Operators are added (in arbitrary order) to construct the operation descriptor type. For example, to describe a linear system solver after Cholesky decomposition for matrices A (m x n), B (n x nrhs) with double-complex values, m = 16, n = 16, nrhs = 4, row major layout for both A and B, lower fill for A, and execution on Ampere architecture, one would write:

#include <cusolverdx.hpp>

using Solver = decltype(cusolverdx::Size<16, 16, 4>()
              + cusolverdx::Precision<double>()
              + cusolverdx::Type<cusolverdx::type::complex>()
              + cusolverdx::Arrangement<cusolverdx::row_major>()
              + cusolverdx::FillMode<cusolverdx::lower>()
              + cusolverdx::Function<cusolverdx::function::posv>()
              + cusolverdx::SM<800>());

For a function descriptor to be complete, the following is required:

One, and only one, Size Operator.

One, and only one, Function Operator.

One, and only one, SM Operator.

Size Operator#

cusolverdx::Size<unsigned int M, unsigned int N = M, unsigned int NRHS = 1>()

Sets the problem size of the function to be executed.

For POSV:

M - number of rows in matrix A.
N - number of columns in matrices A.
NRHS - number of right-hand sides in matrix B.

For example, for POSV M, N, and RHS specify that the inverse of the square A (M x N) matrix is multiplied by B (M x NRHS) which results in X (N x NRHS) matrix. If M and N are not equal, compile-time evaluation will fail leading to a compilation error with a message detailing the reason.

Some problems don’t require all three sizes to be defined. For example, for POTRF we only need M because A is square matrix and matrix B is not involved, in which case we can simply use Size<M>().

Type Operator#

cubladx::Type<cusolverdx::type T>;

namespace cusolverdx {
  enum class type
  {
    real,
    complex
  };
}

Sets the type of input and output data used in computation. Use type::real for real data type, and type::complex for complex data type.

Precision Operator#

cusolverdx::Precision<Prec>;

Sets the floating-point precision of A, B, and X. cuSolverDx does not currently support mixed precision for A, B, and X.

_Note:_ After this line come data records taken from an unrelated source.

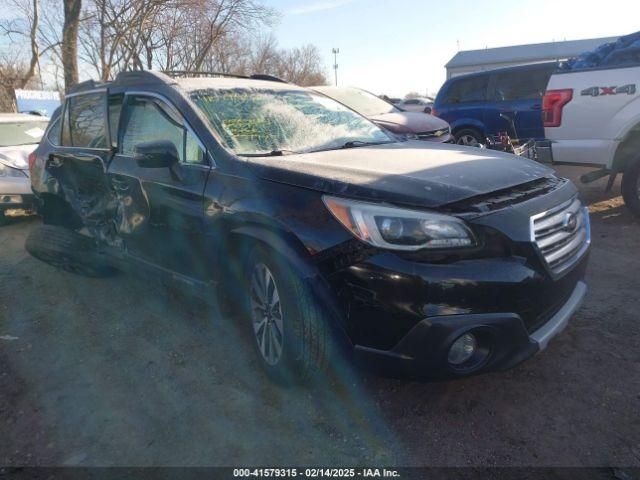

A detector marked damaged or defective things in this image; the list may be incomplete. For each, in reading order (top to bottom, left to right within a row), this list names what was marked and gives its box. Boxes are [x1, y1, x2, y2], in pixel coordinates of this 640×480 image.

shattered windshield [0, 120, 49, 146]
shattered windshield [190, 86, 390, 154]
dented hood [246, 140, 556, 207]
damaged black suv [28, 71, 592, 380]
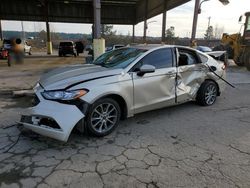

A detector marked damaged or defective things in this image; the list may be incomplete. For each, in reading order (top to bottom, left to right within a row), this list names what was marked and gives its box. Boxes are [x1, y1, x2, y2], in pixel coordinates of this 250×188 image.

detached front bumper [17, 92, 85, 142]
crumpled hood [39, 64, 123, 90]
damaged car [18, 44, 227, 141]
cracked concrete [0, 58, 250, 187]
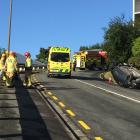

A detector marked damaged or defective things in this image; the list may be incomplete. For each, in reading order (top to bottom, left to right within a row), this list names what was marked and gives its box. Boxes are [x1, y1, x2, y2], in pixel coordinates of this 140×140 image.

overturned car [111, 64, 140, 87]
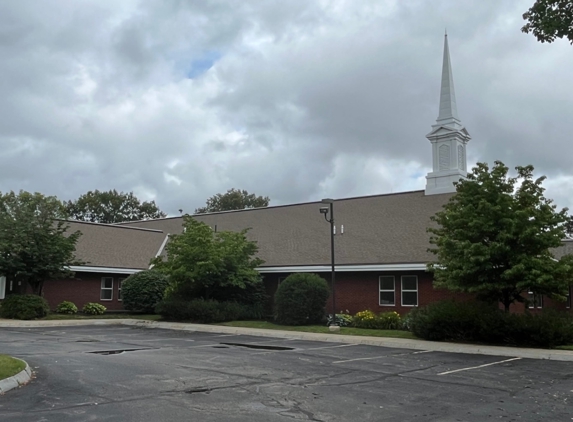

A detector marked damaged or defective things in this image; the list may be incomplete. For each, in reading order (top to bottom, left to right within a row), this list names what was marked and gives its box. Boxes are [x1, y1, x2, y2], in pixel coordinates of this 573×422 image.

patched asphalt [1, 326, 572, 422]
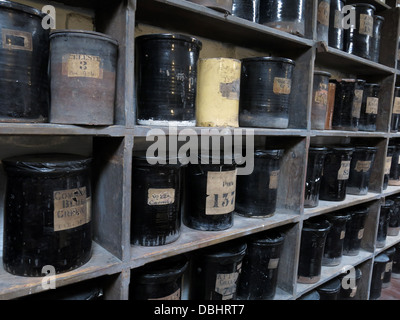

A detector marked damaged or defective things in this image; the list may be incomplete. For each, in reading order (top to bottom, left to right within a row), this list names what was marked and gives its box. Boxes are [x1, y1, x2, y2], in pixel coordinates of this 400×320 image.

rusty tin [49, 29, 118, 125]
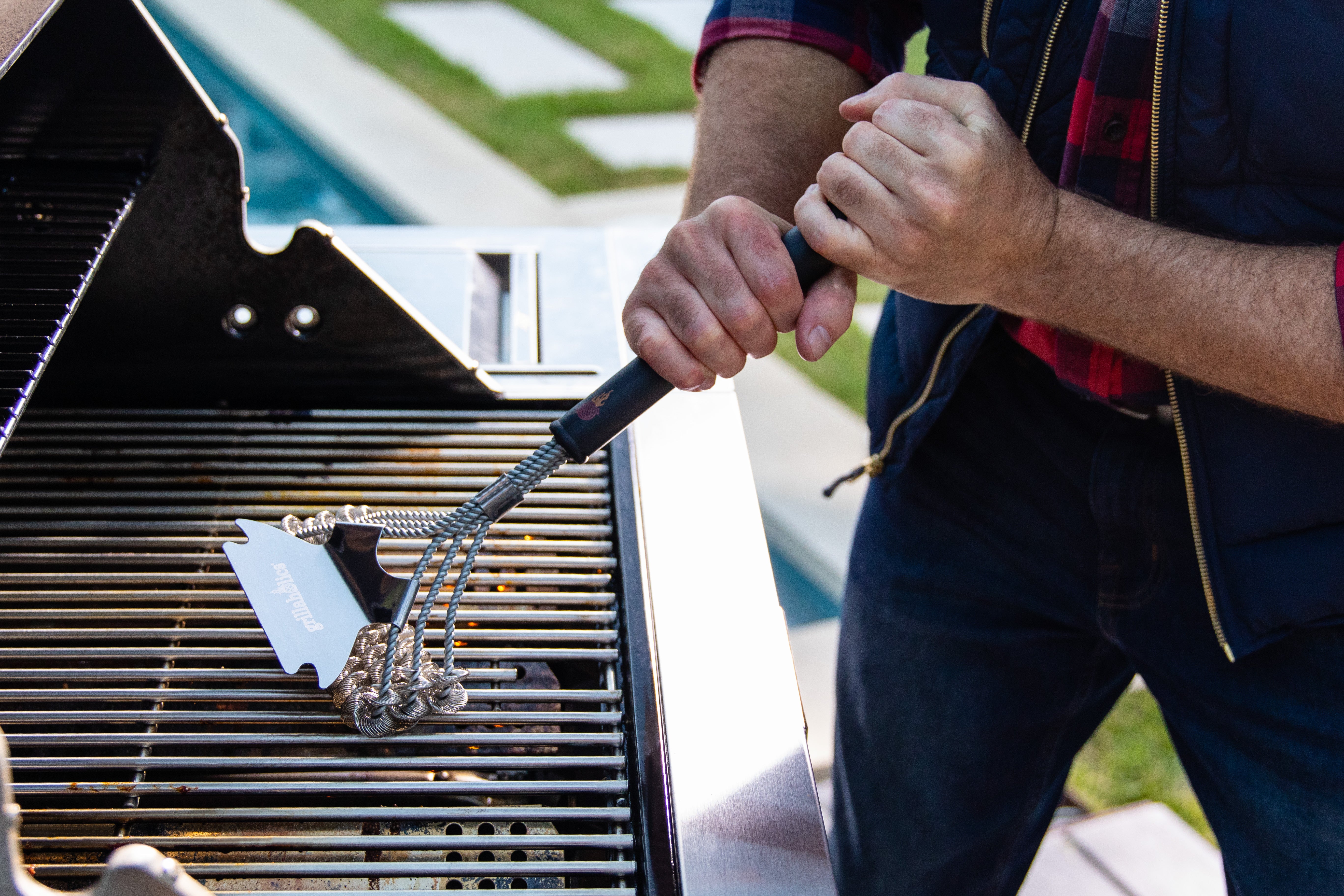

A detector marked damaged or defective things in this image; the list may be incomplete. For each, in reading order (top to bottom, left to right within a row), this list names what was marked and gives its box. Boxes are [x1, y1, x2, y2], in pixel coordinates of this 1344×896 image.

charred grease residue on grate [0, 411, 634, 892]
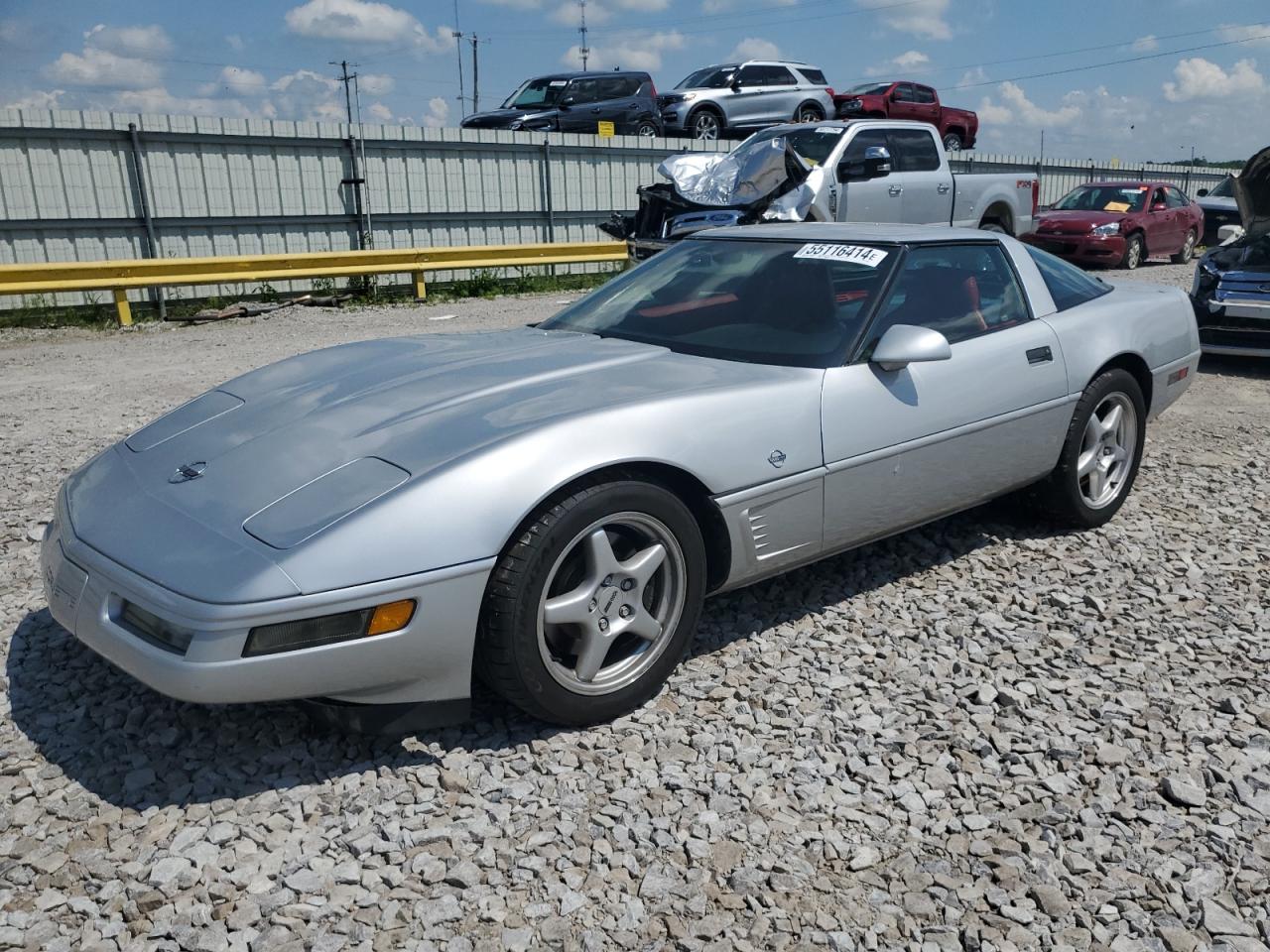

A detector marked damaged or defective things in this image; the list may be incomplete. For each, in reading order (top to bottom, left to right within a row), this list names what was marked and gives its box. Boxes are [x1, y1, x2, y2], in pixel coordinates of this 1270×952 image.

damaged front end of truck [599, 132, 827, 262]
wrecked car [599, 123, 1036, 266]
wrecked car [1189, 145, 1270, 357]
damaged front end of truck [1189, 145, 1270, 357]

The supported precision type is float or double. The set precision is used for both input and output.

Arrangement Operator#

cusolverdx::Arrangement<cusolverdx::arrangement A, cusolverdx::arrangement B = A>;

namespace cusolverdx {
  enum class arrangement
  {
    col_major,
    row_major
  };

  inline constexpr auto col_major   = arrangement::col_major;
  inline constexpr auto row_major   = arrangement::row_major;
}

Sets the storage layout for A and B matrices used in the function. The order can be either column-major or row-major.

FillMode Operator#

cusolverdx::FillMode<cusolverdx::fill_mode A>;

namespace cusolverdx {
  enum class fill_mode
  {
      upper,
      lower,
  };

  inline constexpr auto upper = fill_mode::upper;
  inline constexpr auto lower = fill_mode::lower;
  }

Indicates which part (lower or upper) of the dense matrix A is filled and consequently should be used by the function.

BatchesPerBlock Operator#

cusolverdx::BatchesPerBlock<unsigned int BPB>()

Number of batches to compute in parallel within a single CUDA block. The default is 1 batch per block.

Note

Multiple BPB impacts directly on performance and the shared memory usage. We recommend using the default 1 for matrix A size larger or equal to 16 x 16, and for smaller size of A always use Suggested batches per block trait to get the optimal performance.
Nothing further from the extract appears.